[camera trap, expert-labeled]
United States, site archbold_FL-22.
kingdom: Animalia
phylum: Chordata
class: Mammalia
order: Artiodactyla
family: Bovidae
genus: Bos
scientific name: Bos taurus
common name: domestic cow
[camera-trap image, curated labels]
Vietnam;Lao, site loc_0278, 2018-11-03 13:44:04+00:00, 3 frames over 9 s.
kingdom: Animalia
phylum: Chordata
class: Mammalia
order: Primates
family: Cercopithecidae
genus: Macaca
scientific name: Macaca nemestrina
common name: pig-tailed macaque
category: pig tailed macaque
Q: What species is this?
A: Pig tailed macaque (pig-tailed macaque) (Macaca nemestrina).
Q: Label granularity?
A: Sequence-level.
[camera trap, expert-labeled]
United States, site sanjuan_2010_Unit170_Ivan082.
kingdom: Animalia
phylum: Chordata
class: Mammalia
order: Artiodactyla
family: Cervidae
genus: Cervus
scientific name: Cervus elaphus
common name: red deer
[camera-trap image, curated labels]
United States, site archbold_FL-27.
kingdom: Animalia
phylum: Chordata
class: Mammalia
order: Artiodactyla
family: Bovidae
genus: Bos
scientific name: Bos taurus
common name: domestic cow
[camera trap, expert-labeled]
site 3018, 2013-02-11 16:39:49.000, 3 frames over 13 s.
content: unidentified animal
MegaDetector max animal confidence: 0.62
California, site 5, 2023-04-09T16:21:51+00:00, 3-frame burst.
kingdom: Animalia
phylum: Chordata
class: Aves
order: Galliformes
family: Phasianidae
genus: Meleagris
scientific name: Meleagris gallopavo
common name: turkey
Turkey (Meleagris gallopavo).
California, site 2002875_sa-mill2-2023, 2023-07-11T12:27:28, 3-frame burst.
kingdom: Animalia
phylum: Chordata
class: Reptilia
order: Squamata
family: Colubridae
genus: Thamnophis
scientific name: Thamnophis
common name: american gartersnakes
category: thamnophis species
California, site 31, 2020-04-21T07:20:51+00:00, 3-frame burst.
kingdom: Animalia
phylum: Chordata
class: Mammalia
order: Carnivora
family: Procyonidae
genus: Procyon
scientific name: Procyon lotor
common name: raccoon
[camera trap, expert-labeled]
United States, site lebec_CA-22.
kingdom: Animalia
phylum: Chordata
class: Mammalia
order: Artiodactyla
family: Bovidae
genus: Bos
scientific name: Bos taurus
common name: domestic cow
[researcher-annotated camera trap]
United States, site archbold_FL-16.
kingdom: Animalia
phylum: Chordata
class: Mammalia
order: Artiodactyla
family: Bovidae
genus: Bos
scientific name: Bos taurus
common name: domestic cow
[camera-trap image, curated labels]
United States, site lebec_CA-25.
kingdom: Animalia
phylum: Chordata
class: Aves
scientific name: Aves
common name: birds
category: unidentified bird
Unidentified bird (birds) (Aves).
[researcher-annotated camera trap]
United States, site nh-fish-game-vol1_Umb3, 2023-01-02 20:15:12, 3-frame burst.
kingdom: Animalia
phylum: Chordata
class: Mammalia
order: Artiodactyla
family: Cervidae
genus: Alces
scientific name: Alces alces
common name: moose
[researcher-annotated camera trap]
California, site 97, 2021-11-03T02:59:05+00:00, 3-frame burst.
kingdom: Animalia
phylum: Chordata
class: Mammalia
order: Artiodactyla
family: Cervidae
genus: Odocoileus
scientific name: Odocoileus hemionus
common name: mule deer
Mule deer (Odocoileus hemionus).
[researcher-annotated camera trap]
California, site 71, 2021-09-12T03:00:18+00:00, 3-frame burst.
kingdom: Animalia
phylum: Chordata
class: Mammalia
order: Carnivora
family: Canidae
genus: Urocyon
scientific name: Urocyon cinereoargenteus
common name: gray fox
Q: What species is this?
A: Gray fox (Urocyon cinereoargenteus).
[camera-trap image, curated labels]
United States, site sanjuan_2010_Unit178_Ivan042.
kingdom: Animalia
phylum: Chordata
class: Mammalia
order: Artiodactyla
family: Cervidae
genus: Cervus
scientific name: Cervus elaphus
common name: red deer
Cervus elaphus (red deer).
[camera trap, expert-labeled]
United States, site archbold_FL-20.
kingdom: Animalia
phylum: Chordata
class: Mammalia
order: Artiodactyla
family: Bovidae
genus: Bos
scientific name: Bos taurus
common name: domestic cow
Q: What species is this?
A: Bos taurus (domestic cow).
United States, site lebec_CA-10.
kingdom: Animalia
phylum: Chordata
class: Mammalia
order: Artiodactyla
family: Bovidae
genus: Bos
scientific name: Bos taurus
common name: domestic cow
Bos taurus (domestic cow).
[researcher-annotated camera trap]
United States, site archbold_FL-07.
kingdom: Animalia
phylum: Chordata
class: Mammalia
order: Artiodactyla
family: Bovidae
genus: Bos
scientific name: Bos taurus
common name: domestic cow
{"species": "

▸ **Work task**: Within the records, on how many lines does the word "over" appear? Provide the number alone.

▸ **Exercise response**: 2